*** Dataset
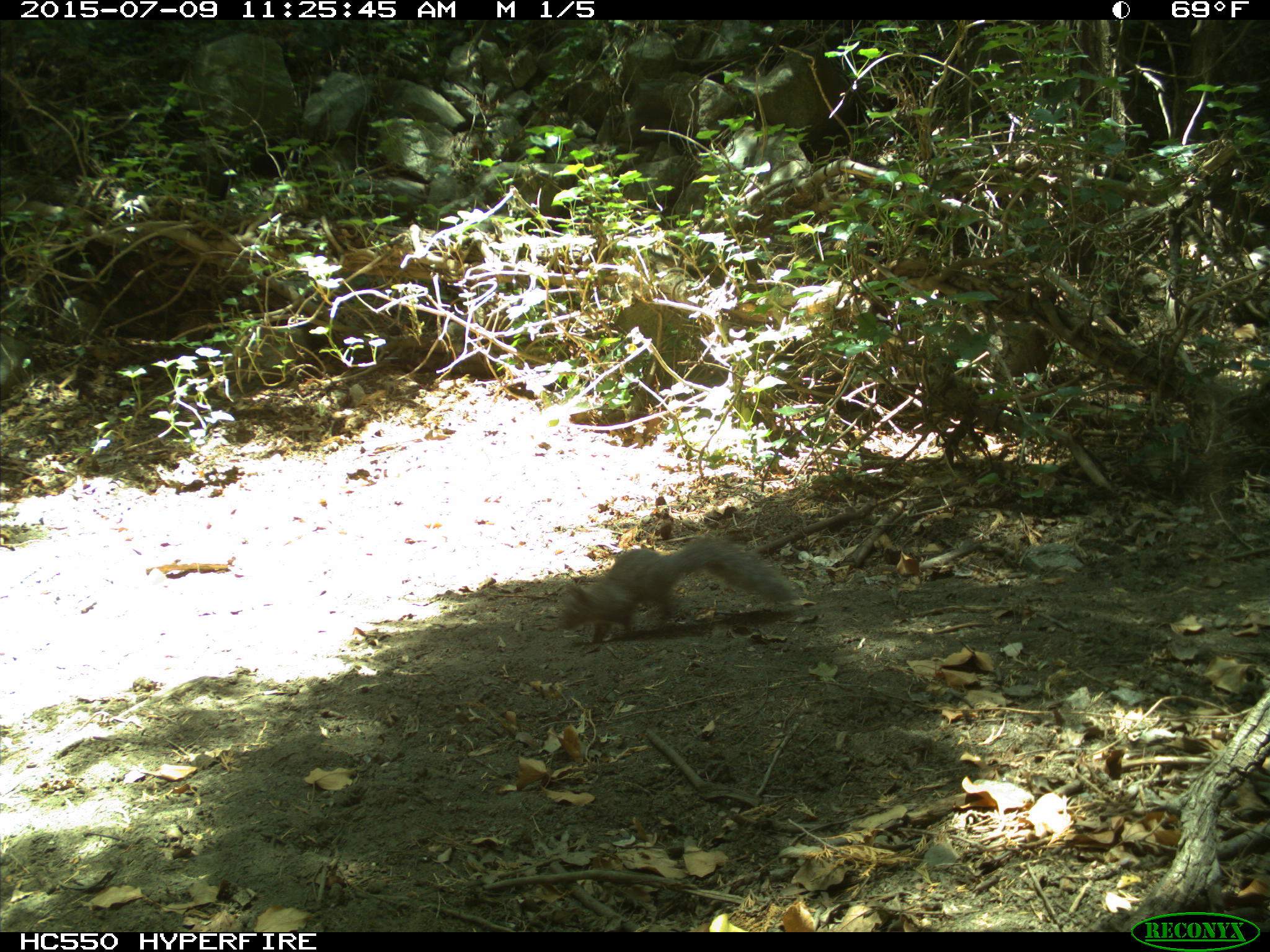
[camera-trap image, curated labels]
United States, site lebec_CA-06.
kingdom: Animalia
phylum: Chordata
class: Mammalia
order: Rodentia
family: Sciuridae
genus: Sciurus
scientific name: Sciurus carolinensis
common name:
******
#### Task details
Leaving out the pictures, repeat all the entries exactly as they stand.

#### Task result
[camera-trap image, curated labels]
United States, site lebec_CA-06.
kingdom: Animalia
phylum: Chordata
class: Mammalia
order: Rodentia
family: Sciuridae
genus: Sciurus
scientific name: Sciurus carolinensis
common name:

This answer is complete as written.